Milena and Ania, the two girls who come on Sat. for Bible study explained it this way. They said during communist times, if a person went to a company and said, "I'm looking for work," basically the company had to find them a job...and all they had to do was to "be there" and it was pretty easy to bring home a paycheck.  Now, they have to actually perform at work, and many don't like it, nor do they want to go to the effort to "find work", because we all know that it is sometimes the hardest work of all...looking for work. They've not adjusted to the "new system" (which isn't new anymore).  Just as in the states, most young people want to start fresh out of school/college with a good paying job, and really don't want to start at the bottom, even if they have no experience.  I've been frustrated at times by the cigarette breaks people have to take, the slow way they work, etc.  Sometimes you feel like, while the per hour wage is small, the whole job would be done just as cheaply, or almost as cheaply as in the states with a much higher paid, but faster working person.  Of course, there are exceptions!  Please don't think that I think that all people are lazy...but it is more that their definition of "hard work" is definitely different from mine.  Their definition of "busy" is different from mine as well.  (I think Americans redefine "busy" and take it to new heights!)

*Vacations are high priority and almost anyone who can at all afford it, will take one.

A person with no water in their house, or bathroom, will save and save for a nice 2 week vacation. I'd rather have the bathroom than 2 weeks away.  Our values are somewhat different. Possibly for me, the difference is that I spend so much time at home. If a person works and spends most of their time away from home, that the lack of a bathroom means less to them than to me.  Also, if they are used to no bathroom, then it isn't really a "big deal", but rather, a "minor inconvenience."   It is more "normal" and a bathroom might be considered "rich".  That depends.  We have neighbors with an fact, two of them. 

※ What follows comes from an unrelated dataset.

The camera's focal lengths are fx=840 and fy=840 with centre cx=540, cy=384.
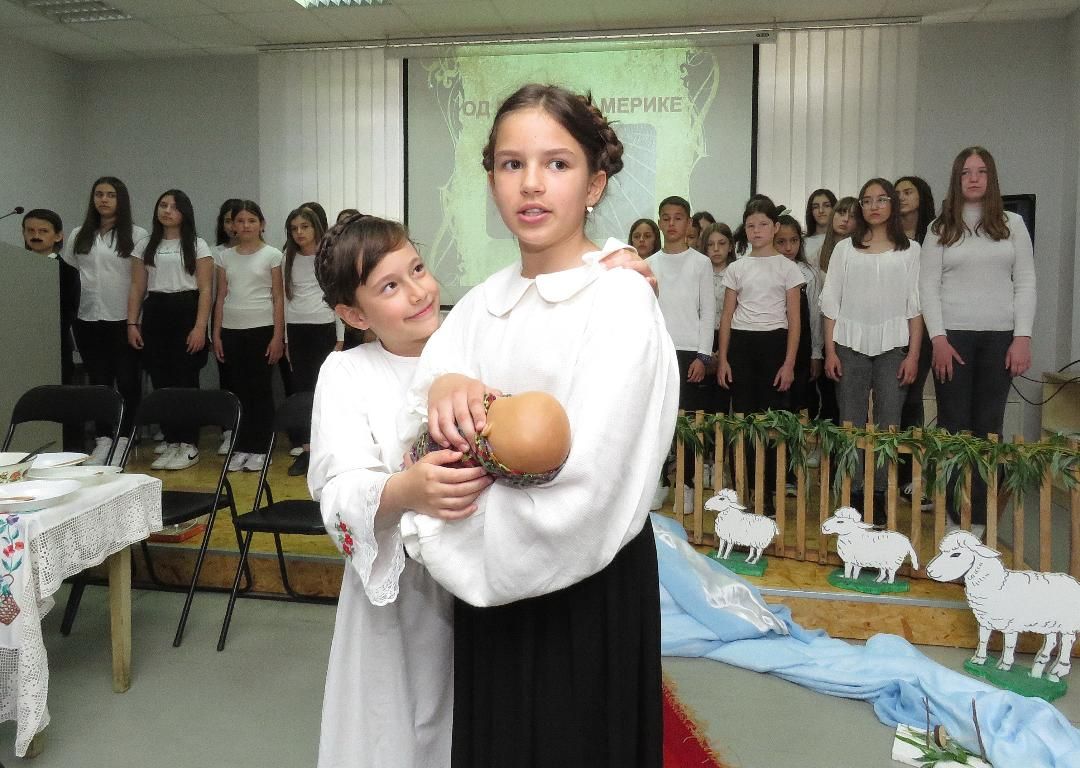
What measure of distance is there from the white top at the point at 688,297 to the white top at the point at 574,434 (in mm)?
3201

During the winter, Polish people often take 2 weeks (1 week minimum) and go to the mountains to ski...the young people often go in groups and rent a  house especially geared for this.  During the summer, 2 weeks would be considered minimal...more often that, a vacation would be 3 weeks, or even one whole month, either July or August.  Of course, some do not travel all that time, but many do.  Tourist agencies run specials all over Europe (and some of them are very good deals, but any way you look at it, for 7 people, they get expensive).  People go down to the Mediterranean or to Spain, Africa, and London.  I'm glad for them and am glad that they can afford it.  I think that the government funds camps for poor kids so that they can get out of the city for at least 2 weeks.  I think for most people, vacations really just mean going somewhere and sitting around reading a book, painting, or a little sight is a very laid back time.

*If you bend a young baby in the middle, you will ruin his backbone for life and he will be deformed. 

I had a hard time being told this with Lydia (my fourth), as I felt like (but didn't) telling those well meaning but misinformed people to take a look at my 3 older children, Jeremiah, Timothy, and Abby, and tell me if their backbones were deformed.  I read in one prayer letter while we were on deputation, a missionary wife in the Ukraine who was told this, learned to say, "Oh, but that is for Russian babies...this is an American baby and they are different!"  :)  I thought that was great...wish I had thought of it.  I think it is the stupidity of it all that made it hard for me to tolerate.  I mean, if it were true, wouldn't my other kids be deformed?

(I've learned to keep my mouth shut, and just laugh...but with otherwise well-educated people, it was hard to be tolerant of their superstitions about various things.)

Gotta go. My youngest daughter has a school meeting.